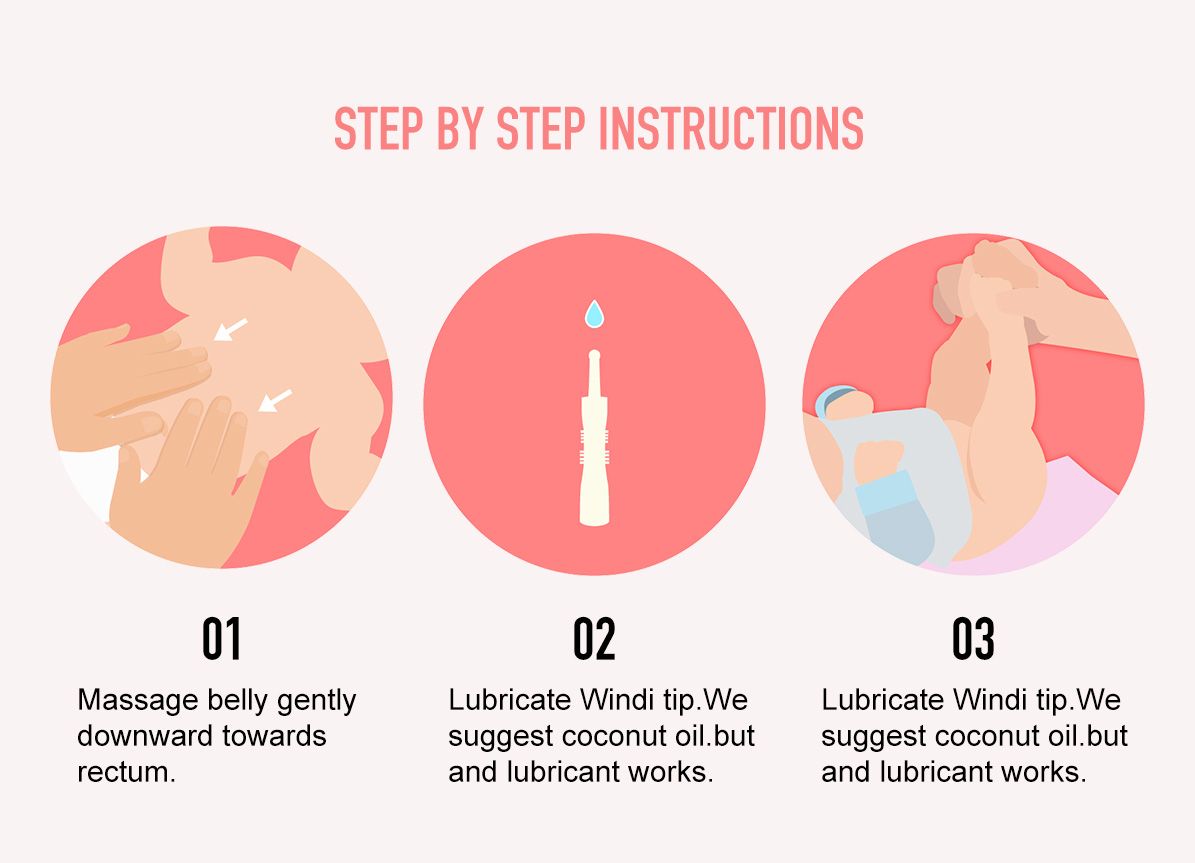 STEP BY STEP INSTRUCTIONS

01

Massage belly gently downward towards rectum.

02

Lubricate Windi tip.We suggest coconut oil.but and lubricant works.

03

Lubricate Windi tip.We suggest coconut oil.but and lubricant works.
•••••
### Work instruction
Output the whole of the data, unchanged; keep the pictures out.

### Task result
 STEP BY STEP INSTRUCTIONS

01

Massage belly gently downward towards rectum.

02

Lubricate Windi tip.We suggest coconut oil.but and lubricant works.

03

Lubricate Windi tip.We suggest coconut oil.but and lubricant works.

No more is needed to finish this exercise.